__CHALLENGE__
The entries below are to be transcribed in full, without their images.

__DATA PROVIDED__
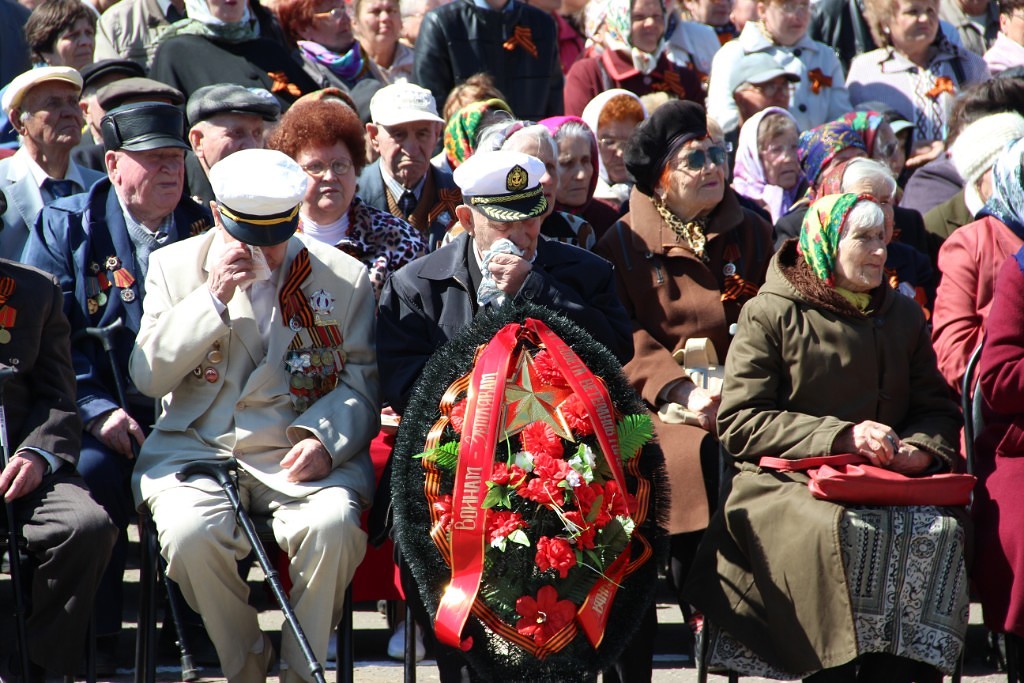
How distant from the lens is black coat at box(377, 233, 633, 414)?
4.80m

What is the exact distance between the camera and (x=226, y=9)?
7.46 m

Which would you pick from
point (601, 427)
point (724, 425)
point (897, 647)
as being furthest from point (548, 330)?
point (897, 647)

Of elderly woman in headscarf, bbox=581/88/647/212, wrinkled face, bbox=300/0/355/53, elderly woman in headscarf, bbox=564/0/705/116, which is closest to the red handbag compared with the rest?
elderly woman in headscarf, bbox=581/88/647/212

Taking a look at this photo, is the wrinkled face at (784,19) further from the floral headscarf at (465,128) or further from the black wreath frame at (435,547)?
the black wreath frame at (435,547)

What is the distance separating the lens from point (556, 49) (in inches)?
339

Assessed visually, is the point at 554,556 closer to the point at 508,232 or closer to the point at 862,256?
the point at 508,232

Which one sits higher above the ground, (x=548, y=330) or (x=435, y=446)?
(x=548, y=330)

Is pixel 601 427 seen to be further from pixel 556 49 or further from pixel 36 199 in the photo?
pixel 556 49

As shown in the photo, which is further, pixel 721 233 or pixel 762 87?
pixel 762 87

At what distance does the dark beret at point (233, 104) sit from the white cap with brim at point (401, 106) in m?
0.58

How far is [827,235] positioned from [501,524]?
175cm

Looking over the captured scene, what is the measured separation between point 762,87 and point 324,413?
188 inches

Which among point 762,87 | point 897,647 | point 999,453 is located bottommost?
point 897,647

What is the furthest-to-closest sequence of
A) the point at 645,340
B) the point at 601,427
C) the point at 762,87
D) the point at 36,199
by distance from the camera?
the point at 762,87, the point at 36,199, the point at 645,340, the point at 601,427
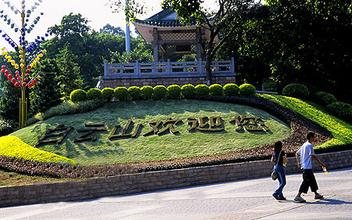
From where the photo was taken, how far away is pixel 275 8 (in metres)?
30.5

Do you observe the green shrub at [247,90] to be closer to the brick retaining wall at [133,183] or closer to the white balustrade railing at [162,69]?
the white balustrade railing at [162,69]

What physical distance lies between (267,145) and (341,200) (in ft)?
25.9

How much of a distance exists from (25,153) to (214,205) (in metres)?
9.93

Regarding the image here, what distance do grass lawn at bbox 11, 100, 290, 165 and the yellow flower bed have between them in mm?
426

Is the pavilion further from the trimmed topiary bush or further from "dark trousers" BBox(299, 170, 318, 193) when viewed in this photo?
"dark trousers" BBox(299, 170, 318, 193)

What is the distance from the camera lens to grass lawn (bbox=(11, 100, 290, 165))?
18783 mm

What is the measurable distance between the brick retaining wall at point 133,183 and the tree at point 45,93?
41.4 ft

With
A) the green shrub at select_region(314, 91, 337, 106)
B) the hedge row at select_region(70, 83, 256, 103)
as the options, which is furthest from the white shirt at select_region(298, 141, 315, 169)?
the green shrub at select_region(314, 91, 337, 106)

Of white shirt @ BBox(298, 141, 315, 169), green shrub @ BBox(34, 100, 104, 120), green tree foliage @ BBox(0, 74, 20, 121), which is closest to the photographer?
white shirt @ BBox(298, 141, 315, 169)

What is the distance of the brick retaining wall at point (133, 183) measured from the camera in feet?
45.5

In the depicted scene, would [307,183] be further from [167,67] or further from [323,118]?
[167,67]

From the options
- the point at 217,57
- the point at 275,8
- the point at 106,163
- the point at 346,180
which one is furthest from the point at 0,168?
the point at 217,57

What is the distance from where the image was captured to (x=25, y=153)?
19234 mm

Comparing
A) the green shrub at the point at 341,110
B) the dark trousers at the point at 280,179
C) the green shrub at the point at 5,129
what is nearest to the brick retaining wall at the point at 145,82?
the green shrub at the point at 5,129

__REPLY__
How distant from the lens is black coat at box(377, 233, 633, 414)?
4.80m

What is the exact distance between the camera and (x=226, y=9)?
7.46 m

Which would you pick from
point (601, 427)
point (724, 425)
point (897, 647)
as being furthest from point (548, 330)?
point (897, 647)

Of elderly woman in headscarf, bbox=581/88/647/212, wrinkled face, bbox=300/0/355/53, elderly woman in headscarf, bbox=564/0/705/116, which is closest to the red handbag compared with the rest?
elderly woman in headscarf, bbox=581/88/647/212

Taking a look at this photo, is the wrinkled face at (784,19) further from the floral headscarf at (465,128) or further from the black wreath frame at (435,547)?
the black wreath frame at (435,547)

What is the distance separating the lens from point (556, 49) (in inches)?
339

Assessed visually, is the point at 554,556 closer to the point at 508,232 or closer to the point at 862,256?
the point at 508,232

Which one sits higher above the ground, (x=548, y=330) or (x=435, y=446)?
(x=548, y=330)

Is pixel 601 427 seen to be further from pixel 556 49 or further from pixel 36 199 in the photo?
pixel 556 49

As shown in the photo, which is further, pixel 721 233 or pixel 762 87?
pixel 762 87

At what distance does the dark beret at point (233, 104) sit from the white cap with brim at point (401, 106) in m?
0.58

How far is [827,235] positioned from [501,524]?
175cm

Looking over the captured scene, what is the measured separation between point 762,87 and point 324,413?
188 inches

Which among point 762,87 | point 897,647 | point 999,453 is located bottommost?
point 897,647

What is the furthest-to-closest sequence of
A) the point at 645,340
B) the point at 601,427
C) the point at 762,87
D) the point at 36,199
by distance from the camera?
the point at 762,87, the point at 36,199, the point at 645,340, the point at 601,427
From where the photo was taken, how far away is pixel 275 8 (in metres)?
30.5

Do you observe the green shrub at [247,90] to be closer to the brick retaining wall at [133,183] or closer to the white balustrade railing at [162,69]?
the white balustrade railing at [162,69]

What physical distance lies between (267,145) and (341,200) (in ft)?
25.9

How much of a distance exists from (25,153) to (214,205) (in metres)?
9.93

Regarding the image here, what distance do grass lawn at bbox 11, 100, 290, 165 and the yellow flower bed have between them in mm?
426

Is the pavilion further from the trimmed topiary bush or further from "dark trousers" BBox(299, 170, 318, 193) when viewed in this photo?
"dark trousers" BBox(299, 170, 318, 193)

What is the distance from the camera lens to grass lawn (bbox=(11, 100, 290, 165))?
18783 mm

What is the measurable distance between the brick retaining wall at point 133,183 and the tree at point 45,93?
41.4 ft

With
A) the green shrub at select_region(314, 91, 337, 106)
B) the hedge row at select_region(70, 83, 256, 103)
as the options, which is furthest from the white shirt at select_region(298, 141, 315, 169)?
the green shrub at select_region(314, 91, 337, 106)

Of white shirt @ BBox(298, 141, 315, 169), green shrub @ BBox(34, 100, 104, 120), green tree foliage @ BBox(0, 74, 20, 121), which is closest to the photographer?
white shirt @ BBox(298, 141, 315, 169)

What is the distance of the brick retaining wall at point (133, 183) measured from the camera in feet?
45.5

In the depicted scene, would [307,183] be further from [167,67] or further from [323,118]?
[167,67]

From the options
- the point at 217,57
- the point at 275,8
- the point at 106,163
- the point at 346,180
which one is furthest from the point at 0,168?
the point at 217,57

What is the distance from where the image was captured to (x=25, y=153)?
19234 mm

Comparing
A) the green shrub at the point at 341,110
B) the dark trousers at the point at 280,179
C) the green shrub at the point at 5,129
what is nearest to the brick retaining wall at the point at 145,82?
the green shrub at the point at 5,129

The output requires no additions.